§ DATA SUPPLIED:
- Opening Delimiter -

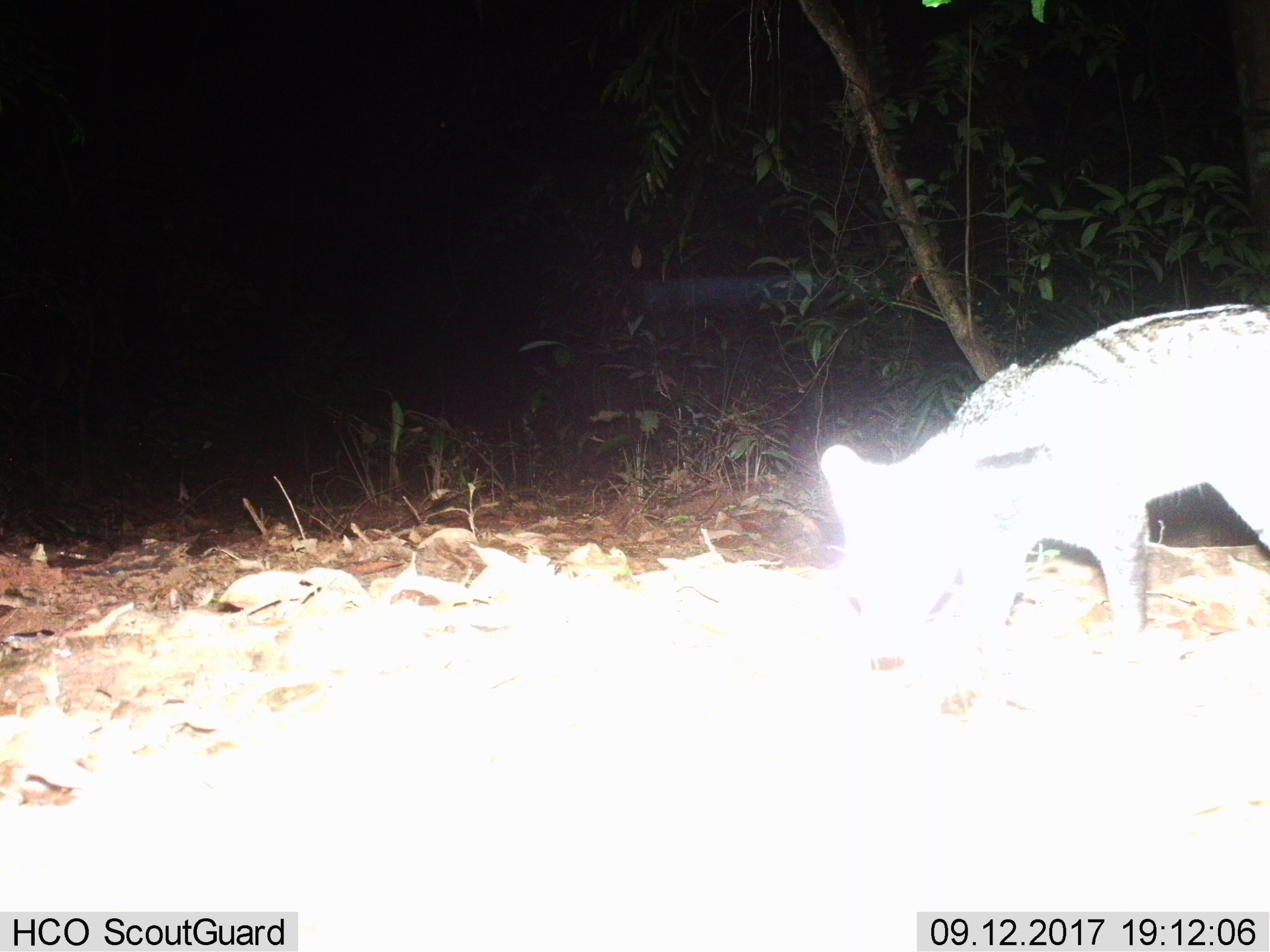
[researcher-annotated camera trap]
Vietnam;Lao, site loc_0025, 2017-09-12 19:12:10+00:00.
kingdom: Animalia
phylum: Chordata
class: Mammalia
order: Carnivora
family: Viverridae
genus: Viverra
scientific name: Viverra zibetha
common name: large indian civet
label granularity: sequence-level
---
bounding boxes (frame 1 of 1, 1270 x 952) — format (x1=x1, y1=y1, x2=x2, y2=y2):
large indian civet: (x1=818, y1=302, x2=1270, y2=662)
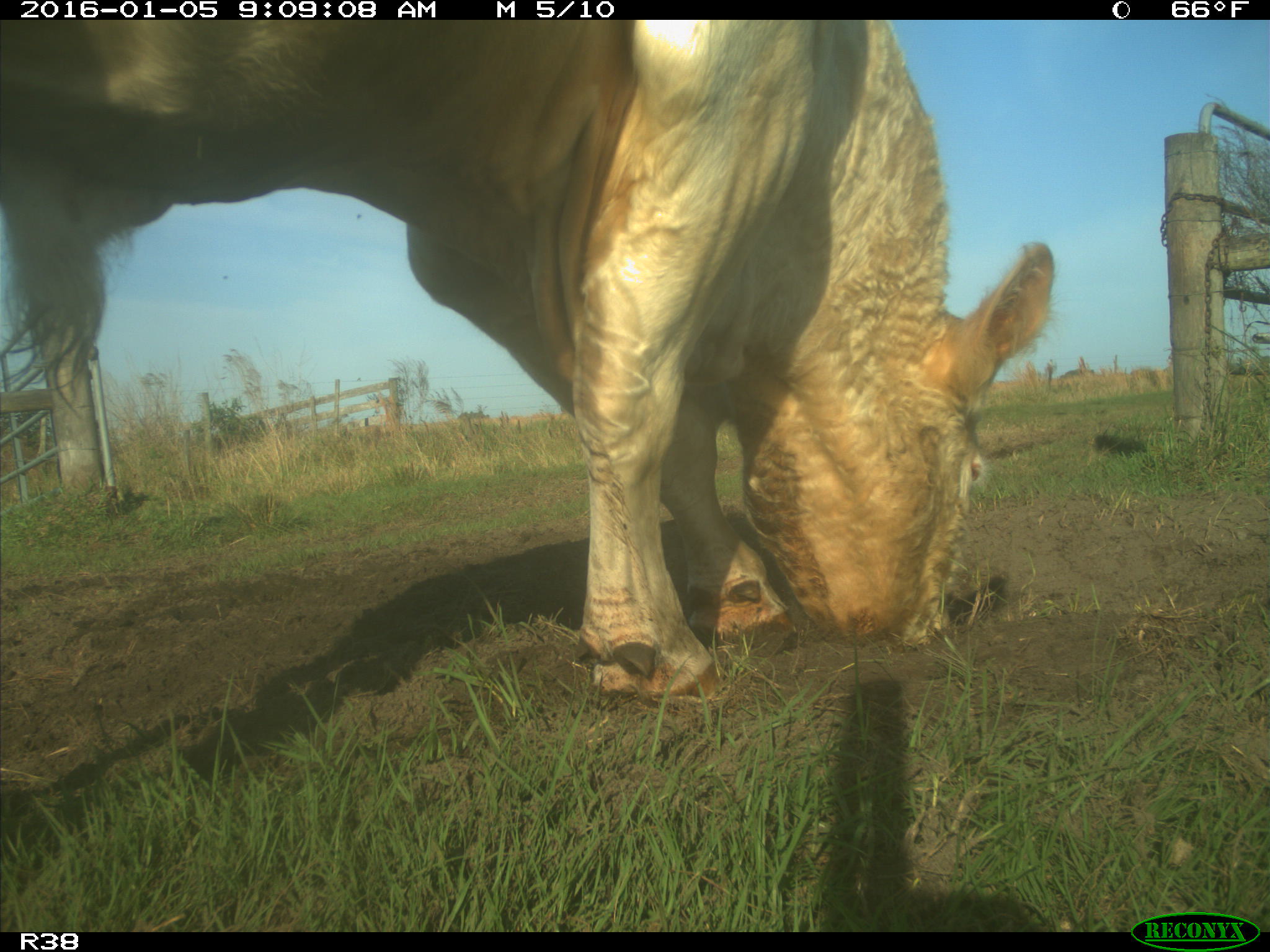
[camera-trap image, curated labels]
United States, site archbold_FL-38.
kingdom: Animalia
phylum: Chordata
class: Mammalia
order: Artiodactyla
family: Bovidae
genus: Bos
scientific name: Bos taurus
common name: domestic cow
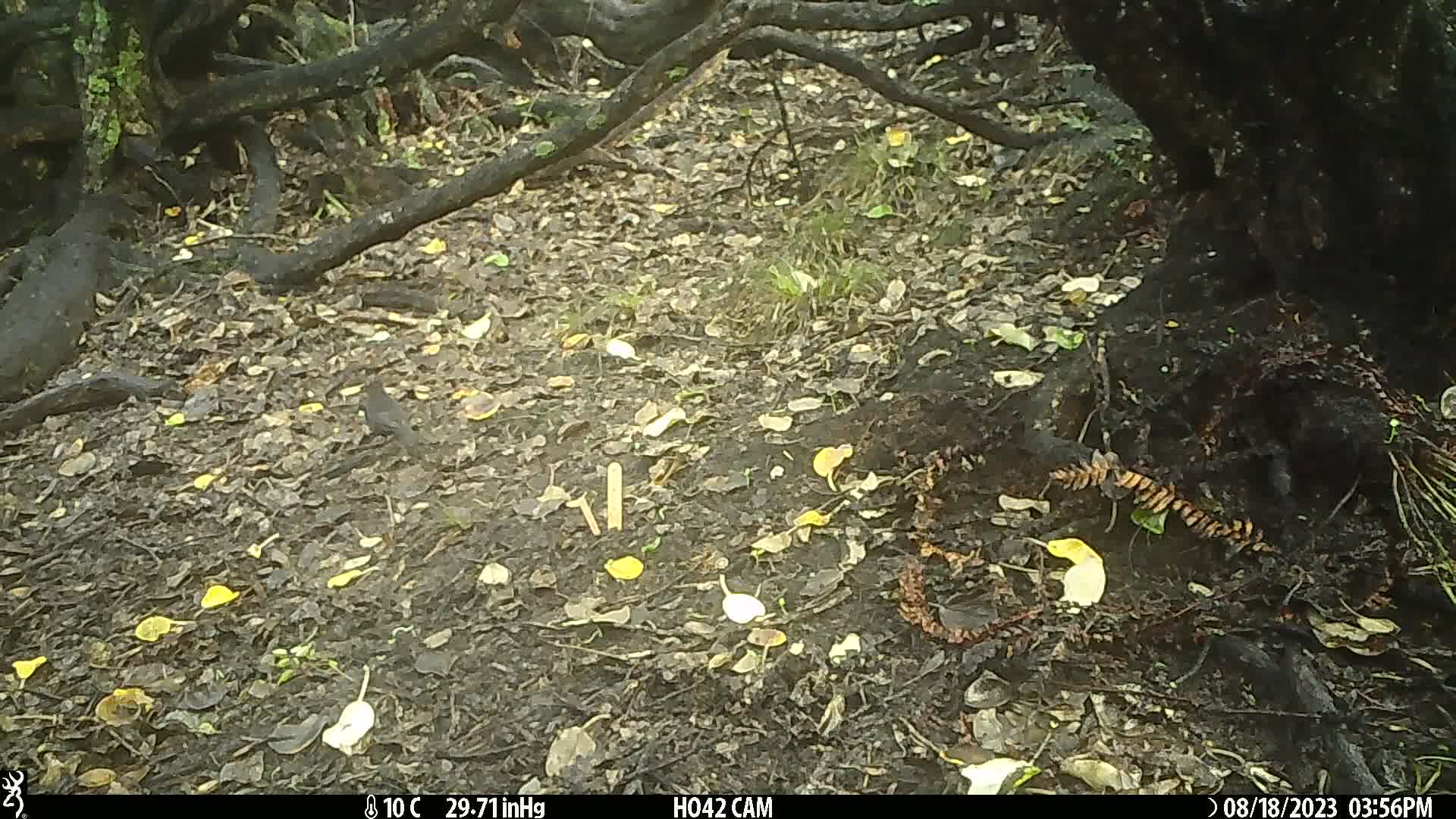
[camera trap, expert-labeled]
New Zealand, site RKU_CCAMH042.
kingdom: Animalia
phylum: Chordata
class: Aves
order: Passeriformes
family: Turdidae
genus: Turdus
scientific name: Turdus merula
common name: eurasian blackbird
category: blackbird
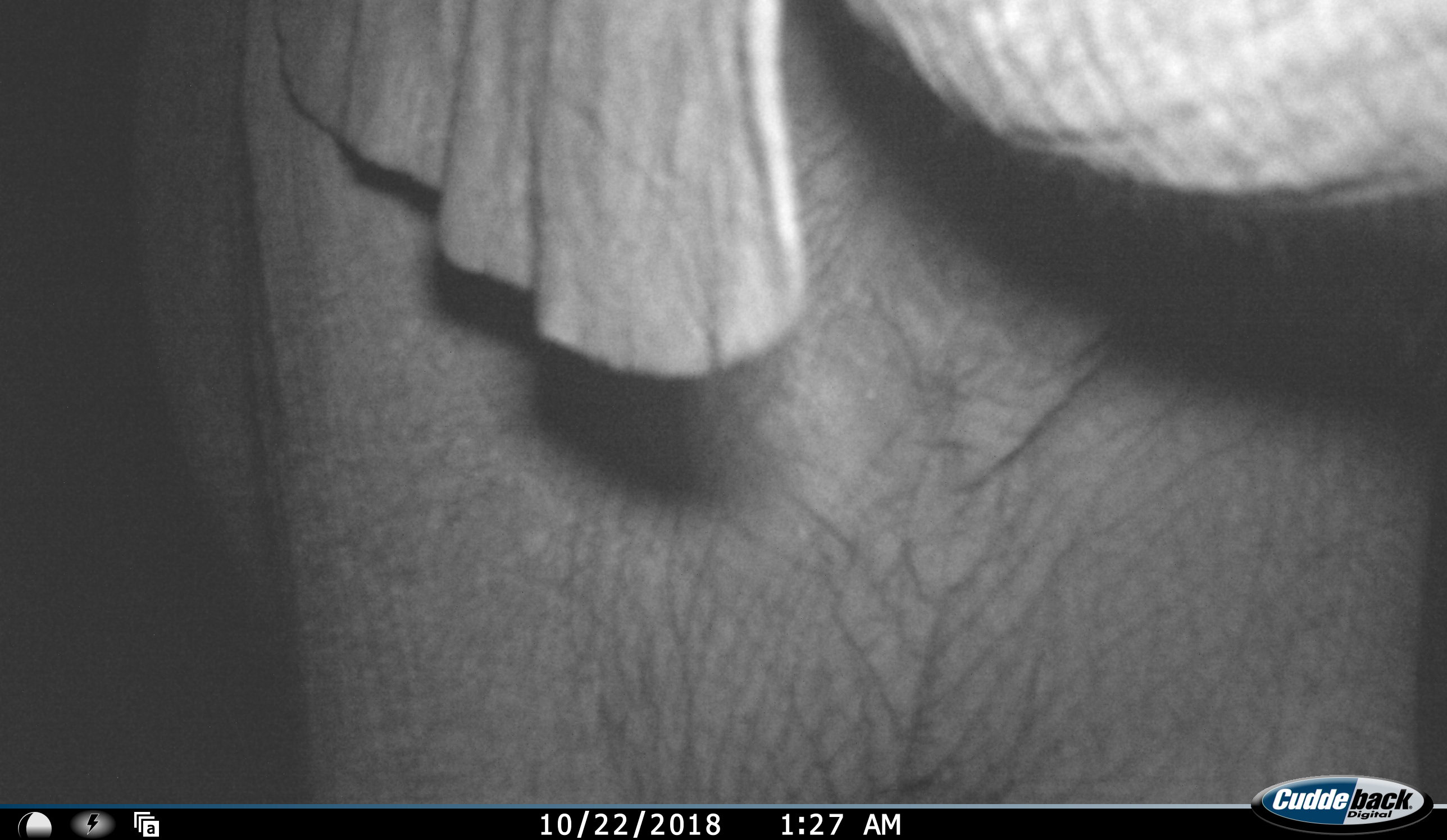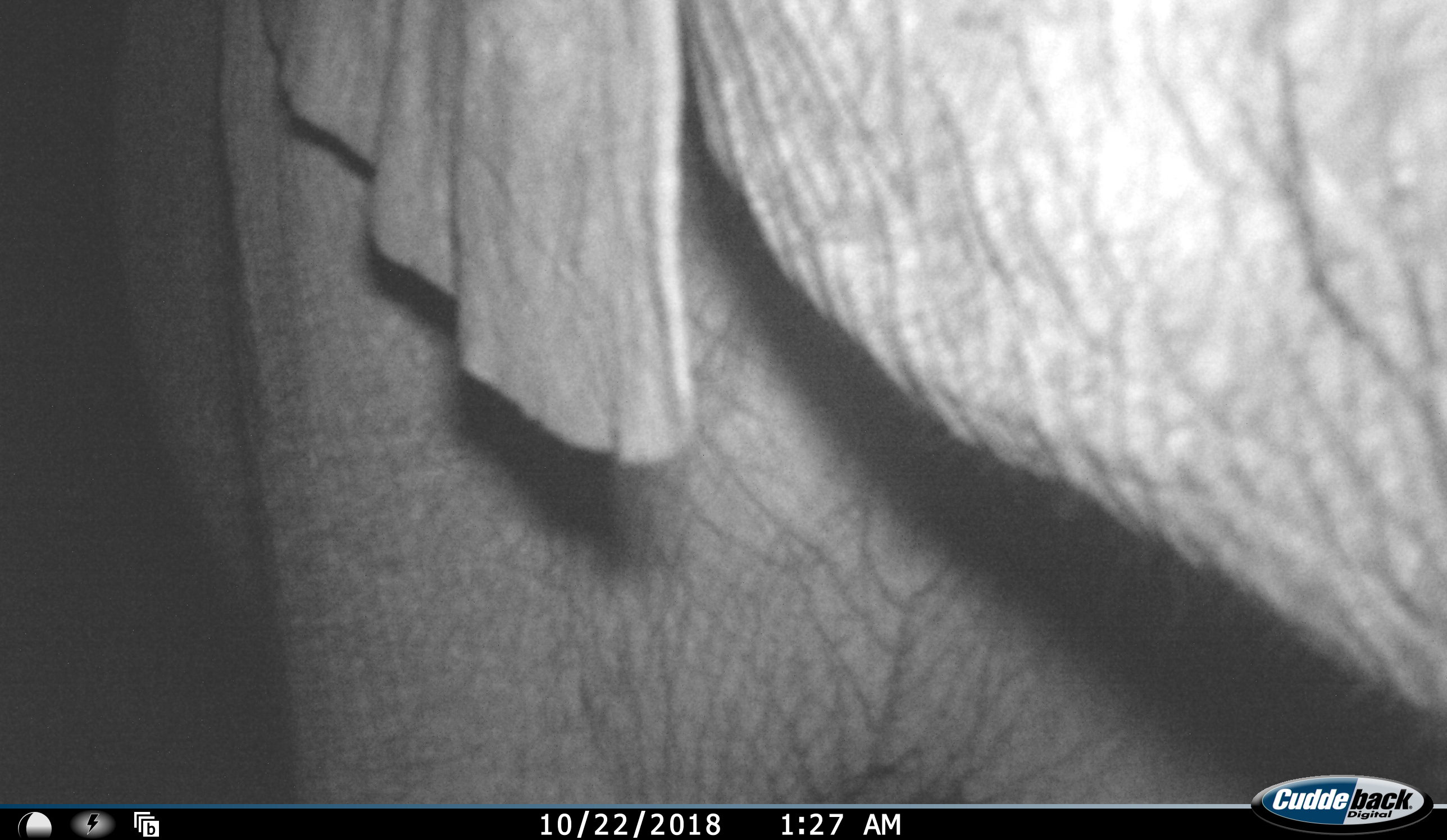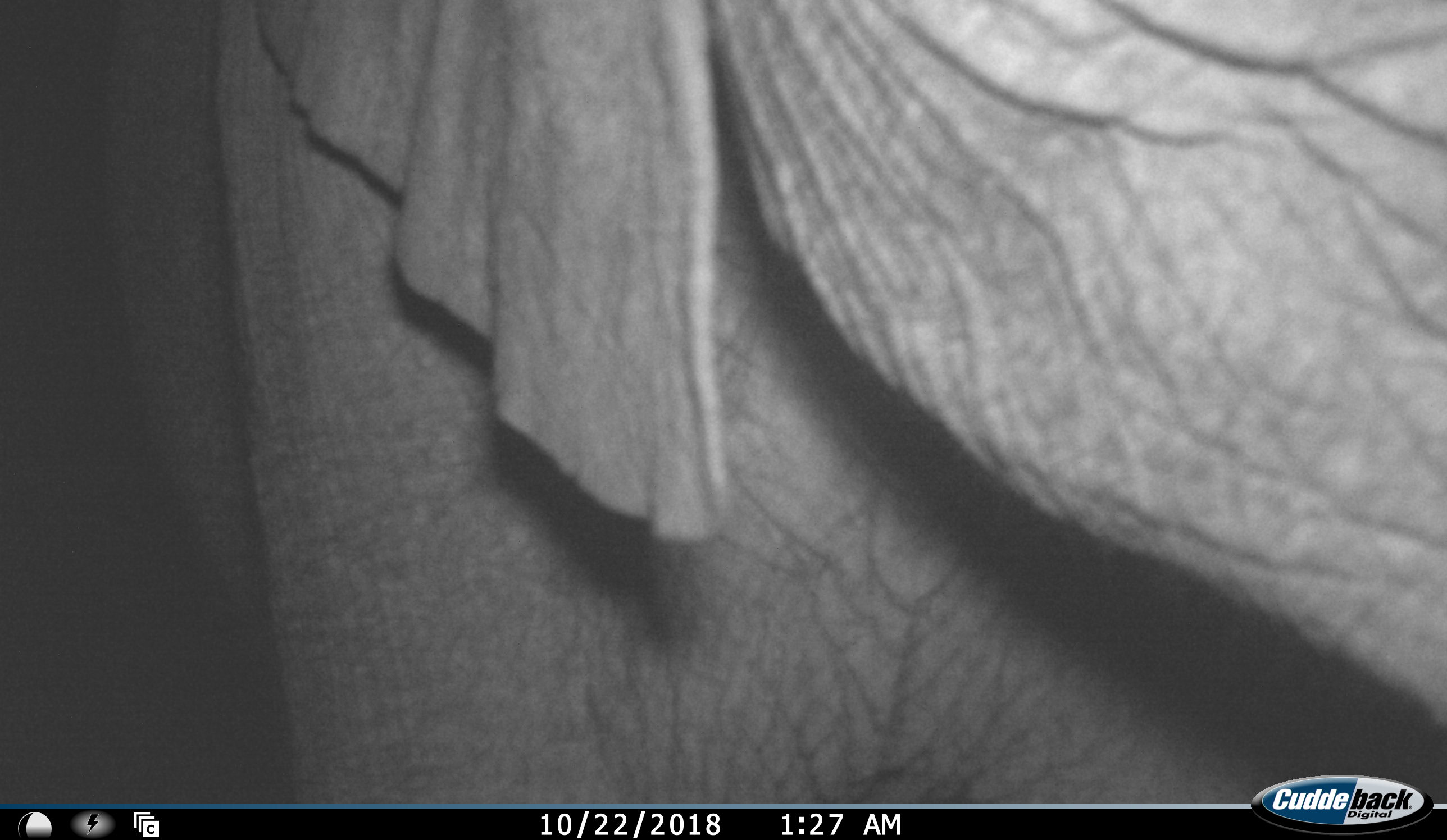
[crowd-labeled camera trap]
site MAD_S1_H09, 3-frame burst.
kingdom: Animalia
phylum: Chordata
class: Mammalia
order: Proboscidea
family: Elephantidae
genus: Loxodonta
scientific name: Loxodonta africana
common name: african bush elephant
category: elephant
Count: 1.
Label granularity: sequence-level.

- Closing Delimiter -

§ WHAT YOU ARE ASKED TO DO:
All of the data above should be printed again exactly, though none of the pictures belong in the copy.

§ RESPONSE TO THIS EXERCISE:
[researcher-annotated camera trap]
Vietnam;Lao, site loc_0025, 2017-09-12 19:12:10+00:00.
kingdom: Animalia
phylum: Chordata
class: Mammalia
order: Carnivora
family: Viverridae
genus: Viverra
scientific name: Viverra zibetha
common name: large indian civet
label granularity: sequence-level
---
bounding boxes (frame 1 of 1, 1270 x 952) — format (x1=x1, y1=y1, x2=x2, y2=y2):
large indian civet: (x1=818, y1=302, x2=1270, y2=662)
[camera-trap image, curated labels]
United States, site archbold_FL-38.
kingdom: Animalia
phylum: Chordata
class: Mammalia
order: Artiodactyla
family: Bovidae
genus: Bos
scientific name: Bos taurus
common name: domestic cow
[camera trap, expert-labeled]
New Zealand, site RKU_CCAMH042.
kingdom: Animalia
phylum: Chordata
class: Aves
order: Passeriformes
family: Turdidae
genus: Turdus
scientific name: Turdus merula
common name: eurasian blackbird
category: blackbird
[crowd-labeled camera trap]
site MAD_S1_H09, 3-frame burst.
kingdom: Animalia
phylum: Chordata
class: Mammalia
order: Proboscidea
family: Elephantidae
genus: Loxodonta
scientific name: Loxodonta africana
common name: african bush elephant
category: elephant
Count: 1.
Label granularity: sequence-level.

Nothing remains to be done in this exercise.